We cannot celebrate signing a global climate agreement while failing to act on El Niño

Today in New York, world leaders will put their signatures to the most far-reaching global climate agreement ever, the result of the COP21 talks in Paris last year. But while the celebrations at the United Nations provide an important opportunity to raise the profile of climate change, the agreement is already being tested in what is building up to be one of the biggest climate emergencies yet.

Millions of people across Africa are currently suffering from one of the worst droughts in history, but world leaders are failing to act. Climate change is providing the lethal spike in a cocktail of unusual weather patterns in several African nations. 

Every few years the world experiences an El Niño, whose innocent name (meaning ‘the child’ in Spanish) conceals the true nature of a recurring weather pattern that causes huge swathes of warming across land and sea. Experts now believe that climate change has made this year’s El Niño the strongest and most destructive on record.

List of tasks:
**1.** According to the El Niño passage, what does the name El Niño mean in Spanish?
**2.** List every geographic place named in the El Niño passage.
**3.** Continue the El Niño passage from its last sentence.
The material after this point has no role here.

Dataset entries

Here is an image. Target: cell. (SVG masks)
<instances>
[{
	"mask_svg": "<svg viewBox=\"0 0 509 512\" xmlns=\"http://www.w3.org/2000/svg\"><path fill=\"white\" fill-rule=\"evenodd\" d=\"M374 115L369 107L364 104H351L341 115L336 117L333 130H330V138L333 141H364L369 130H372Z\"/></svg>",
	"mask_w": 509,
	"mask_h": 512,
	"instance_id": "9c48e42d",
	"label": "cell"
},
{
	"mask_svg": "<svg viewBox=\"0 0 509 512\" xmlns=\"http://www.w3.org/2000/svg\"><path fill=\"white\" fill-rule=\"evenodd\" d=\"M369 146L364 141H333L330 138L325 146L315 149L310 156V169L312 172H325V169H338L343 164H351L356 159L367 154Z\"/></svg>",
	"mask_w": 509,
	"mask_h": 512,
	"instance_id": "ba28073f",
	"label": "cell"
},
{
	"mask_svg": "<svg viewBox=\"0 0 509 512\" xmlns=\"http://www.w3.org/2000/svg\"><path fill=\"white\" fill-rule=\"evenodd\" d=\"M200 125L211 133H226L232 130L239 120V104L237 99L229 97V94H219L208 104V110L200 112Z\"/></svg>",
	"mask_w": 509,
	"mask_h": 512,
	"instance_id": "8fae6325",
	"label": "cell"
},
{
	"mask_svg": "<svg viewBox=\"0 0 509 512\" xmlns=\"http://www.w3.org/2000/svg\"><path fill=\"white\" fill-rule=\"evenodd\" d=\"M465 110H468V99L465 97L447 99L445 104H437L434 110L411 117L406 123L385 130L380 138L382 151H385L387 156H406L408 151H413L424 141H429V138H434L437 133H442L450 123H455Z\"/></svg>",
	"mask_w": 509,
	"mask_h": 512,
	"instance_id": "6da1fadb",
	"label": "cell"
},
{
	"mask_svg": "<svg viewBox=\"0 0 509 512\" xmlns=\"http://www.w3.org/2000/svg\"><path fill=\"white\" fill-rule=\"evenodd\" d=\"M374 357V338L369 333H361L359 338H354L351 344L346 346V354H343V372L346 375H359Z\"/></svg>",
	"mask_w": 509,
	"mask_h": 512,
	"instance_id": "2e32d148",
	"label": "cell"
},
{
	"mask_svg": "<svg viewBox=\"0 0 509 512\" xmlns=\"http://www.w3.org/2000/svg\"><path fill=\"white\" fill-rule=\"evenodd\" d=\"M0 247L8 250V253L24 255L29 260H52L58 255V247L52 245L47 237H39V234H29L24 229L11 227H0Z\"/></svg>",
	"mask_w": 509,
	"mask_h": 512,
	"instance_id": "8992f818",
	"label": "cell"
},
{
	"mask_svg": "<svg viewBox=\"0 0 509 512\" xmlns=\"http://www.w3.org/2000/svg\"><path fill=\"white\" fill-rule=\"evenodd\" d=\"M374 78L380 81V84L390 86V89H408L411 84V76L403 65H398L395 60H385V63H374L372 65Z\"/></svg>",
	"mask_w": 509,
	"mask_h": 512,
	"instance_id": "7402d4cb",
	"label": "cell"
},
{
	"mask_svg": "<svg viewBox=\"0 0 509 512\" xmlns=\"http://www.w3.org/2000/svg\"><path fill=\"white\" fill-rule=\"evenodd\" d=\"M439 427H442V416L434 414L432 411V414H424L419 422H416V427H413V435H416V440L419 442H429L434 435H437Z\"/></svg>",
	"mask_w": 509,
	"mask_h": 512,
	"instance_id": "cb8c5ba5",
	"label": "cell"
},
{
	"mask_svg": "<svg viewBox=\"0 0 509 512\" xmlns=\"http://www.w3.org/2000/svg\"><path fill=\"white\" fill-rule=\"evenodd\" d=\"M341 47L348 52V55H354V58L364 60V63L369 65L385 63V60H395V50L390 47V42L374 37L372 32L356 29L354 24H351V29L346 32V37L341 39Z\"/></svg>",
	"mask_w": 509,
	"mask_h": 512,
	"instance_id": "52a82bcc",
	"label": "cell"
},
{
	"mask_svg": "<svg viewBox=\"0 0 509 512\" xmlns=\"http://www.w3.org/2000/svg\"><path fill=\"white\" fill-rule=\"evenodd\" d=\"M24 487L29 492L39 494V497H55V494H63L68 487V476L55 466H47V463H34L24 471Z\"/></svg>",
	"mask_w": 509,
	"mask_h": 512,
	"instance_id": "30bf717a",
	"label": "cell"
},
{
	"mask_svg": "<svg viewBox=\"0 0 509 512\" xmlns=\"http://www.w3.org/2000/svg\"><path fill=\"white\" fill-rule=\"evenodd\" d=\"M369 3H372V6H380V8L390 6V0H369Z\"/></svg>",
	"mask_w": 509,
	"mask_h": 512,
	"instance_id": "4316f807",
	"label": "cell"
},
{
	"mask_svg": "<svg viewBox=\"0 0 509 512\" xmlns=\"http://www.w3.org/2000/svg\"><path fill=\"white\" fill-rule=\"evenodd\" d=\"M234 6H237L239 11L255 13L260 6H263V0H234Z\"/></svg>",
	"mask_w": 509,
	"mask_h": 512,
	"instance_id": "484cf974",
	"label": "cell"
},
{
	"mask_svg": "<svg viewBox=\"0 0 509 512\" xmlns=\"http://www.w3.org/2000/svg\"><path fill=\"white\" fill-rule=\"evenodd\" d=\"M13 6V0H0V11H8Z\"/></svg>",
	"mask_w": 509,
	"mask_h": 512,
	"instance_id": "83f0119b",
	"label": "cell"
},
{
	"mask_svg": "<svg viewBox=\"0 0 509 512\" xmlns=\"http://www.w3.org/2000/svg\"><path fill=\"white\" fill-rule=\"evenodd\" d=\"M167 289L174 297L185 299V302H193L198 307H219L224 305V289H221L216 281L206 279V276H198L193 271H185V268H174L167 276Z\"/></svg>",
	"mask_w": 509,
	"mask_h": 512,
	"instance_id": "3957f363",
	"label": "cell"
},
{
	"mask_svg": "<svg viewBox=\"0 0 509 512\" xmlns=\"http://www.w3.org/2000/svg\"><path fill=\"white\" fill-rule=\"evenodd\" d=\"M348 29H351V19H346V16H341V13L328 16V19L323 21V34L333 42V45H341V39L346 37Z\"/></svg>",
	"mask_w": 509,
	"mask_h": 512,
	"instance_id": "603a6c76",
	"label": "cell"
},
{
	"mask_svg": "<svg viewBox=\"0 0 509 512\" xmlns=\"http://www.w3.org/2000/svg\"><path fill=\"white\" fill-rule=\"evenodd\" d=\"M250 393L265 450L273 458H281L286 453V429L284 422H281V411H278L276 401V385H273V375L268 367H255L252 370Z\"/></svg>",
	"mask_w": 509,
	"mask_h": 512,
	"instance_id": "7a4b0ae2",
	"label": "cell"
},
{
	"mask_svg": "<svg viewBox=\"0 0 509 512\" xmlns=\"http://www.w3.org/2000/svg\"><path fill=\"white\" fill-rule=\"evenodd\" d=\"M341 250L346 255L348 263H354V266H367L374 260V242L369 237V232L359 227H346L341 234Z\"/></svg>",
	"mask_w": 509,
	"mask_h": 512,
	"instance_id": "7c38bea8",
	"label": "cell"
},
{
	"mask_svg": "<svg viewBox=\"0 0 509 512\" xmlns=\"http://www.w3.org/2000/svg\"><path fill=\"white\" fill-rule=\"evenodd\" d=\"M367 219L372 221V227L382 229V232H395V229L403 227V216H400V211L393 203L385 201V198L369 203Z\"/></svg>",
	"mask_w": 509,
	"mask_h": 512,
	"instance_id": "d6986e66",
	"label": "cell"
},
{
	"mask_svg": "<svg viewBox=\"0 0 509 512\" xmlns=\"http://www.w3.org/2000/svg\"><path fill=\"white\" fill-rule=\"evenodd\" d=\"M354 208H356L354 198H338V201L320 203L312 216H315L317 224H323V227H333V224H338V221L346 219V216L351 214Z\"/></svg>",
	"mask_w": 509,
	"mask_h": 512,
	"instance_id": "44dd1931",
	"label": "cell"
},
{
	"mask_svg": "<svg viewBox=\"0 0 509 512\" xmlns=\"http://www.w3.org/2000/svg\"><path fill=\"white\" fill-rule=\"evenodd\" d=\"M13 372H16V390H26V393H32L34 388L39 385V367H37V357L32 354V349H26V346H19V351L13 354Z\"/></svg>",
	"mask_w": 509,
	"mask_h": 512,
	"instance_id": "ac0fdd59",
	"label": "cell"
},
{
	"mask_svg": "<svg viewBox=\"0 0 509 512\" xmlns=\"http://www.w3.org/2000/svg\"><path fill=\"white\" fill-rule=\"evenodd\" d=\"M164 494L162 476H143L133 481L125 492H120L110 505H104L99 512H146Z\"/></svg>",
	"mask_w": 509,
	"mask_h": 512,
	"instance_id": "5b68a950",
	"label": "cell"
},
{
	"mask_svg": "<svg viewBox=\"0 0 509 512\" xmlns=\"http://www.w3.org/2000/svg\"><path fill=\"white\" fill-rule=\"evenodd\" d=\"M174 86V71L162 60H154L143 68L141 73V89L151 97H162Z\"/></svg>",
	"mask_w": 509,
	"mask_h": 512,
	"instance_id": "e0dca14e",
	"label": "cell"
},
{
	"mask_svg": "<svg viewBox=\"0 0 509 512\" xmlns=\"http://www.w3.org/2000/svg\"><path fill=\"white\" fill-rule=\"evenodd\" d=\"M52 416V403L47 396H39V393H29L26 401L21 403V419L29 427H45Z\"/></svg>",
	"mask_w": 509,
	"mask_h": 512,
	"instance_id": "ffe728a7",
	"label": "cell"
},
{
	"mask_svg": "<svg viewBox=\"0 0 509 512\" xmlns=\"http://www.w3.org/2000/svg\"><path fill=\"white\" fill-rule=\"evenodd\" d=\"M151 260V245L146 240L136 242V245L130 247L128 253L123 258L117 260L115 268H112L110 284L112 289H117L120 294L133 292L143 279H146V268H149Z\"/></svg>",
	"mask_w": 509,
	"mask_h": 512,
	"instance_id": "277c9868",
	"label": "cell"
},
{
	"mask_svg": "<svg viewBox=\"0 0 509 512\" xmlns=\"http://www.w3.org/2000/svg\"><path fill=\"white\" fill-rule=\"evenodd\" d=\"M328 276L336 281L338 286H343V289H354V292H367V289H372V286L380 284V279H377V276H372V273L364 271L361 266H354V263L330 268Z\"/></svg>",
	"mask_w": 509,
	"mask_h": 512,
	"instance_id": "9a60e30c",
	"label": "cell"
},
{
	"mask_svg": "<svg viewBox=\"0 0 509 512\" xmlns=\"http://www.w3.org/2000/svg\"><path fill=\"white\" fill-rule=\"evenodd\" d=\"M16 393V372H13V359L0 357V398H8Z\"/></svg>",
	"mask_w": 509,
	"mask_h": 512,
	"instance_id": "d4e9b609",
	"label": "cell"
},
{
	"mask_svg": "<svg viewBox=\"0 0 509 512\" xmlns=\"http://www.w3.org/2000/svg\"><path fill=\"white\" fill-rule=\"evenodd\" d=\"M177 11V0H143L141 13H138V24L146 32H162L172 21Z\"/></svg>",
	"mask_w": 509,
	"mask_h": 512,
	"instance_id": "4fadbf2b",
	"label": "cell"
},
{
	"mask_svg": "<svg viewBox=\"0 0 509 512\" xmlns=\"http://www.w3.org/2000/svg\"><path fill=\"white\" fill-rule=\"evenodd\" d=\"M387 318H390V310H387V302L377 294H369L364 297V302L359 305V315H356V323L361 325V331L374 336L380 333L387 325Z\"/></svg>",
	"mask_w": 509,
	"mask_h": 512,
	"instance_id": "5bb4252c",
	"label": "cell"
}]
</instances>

Your written answers:
**1.** It means "the child."

**2.** New York, Paris, Africa

**3.**
In East and Southern Africa the particular impact is drought - the worst for 50 years in Ethiopia and the worst for 35 in Malawi and Zimbabwe.  It is thought 60 million people across the world will feel its damaging impact this year.

I was in Zimbabwe last week and saw for myself the devastation of the El Niño drought. Farmers handed me shrivelled-up pieces of corn as testament to the failure of last month’s harvest. Mothers told me the only food they’ve got left to give to their children is bananas. And as we travelled through the rural landscape in the east of the country, the dry vegetation and minimal livestock told the same grim story. 

For Zimbabwe alone, the number of people affected is already alarming. The government there estimates that 4 million people, a third of the country’s population, need food aid and the United Nations believes around 33,000 children are acutely malnourished.

The statistics become even more eye-watering when you add to that the 3 million in need of emergency food aid in Malawi, the 400,000 people in Somaliland, and, incredibly, the 10 million people in Ethiopia.

This extreme El Niño is wreaking devastation across Africa, and indeed many other countries worldwide. But the worst effects are still to come. As the crisis bites and uses up scarce food reserves, the number of people needing aid is set to increase substantially.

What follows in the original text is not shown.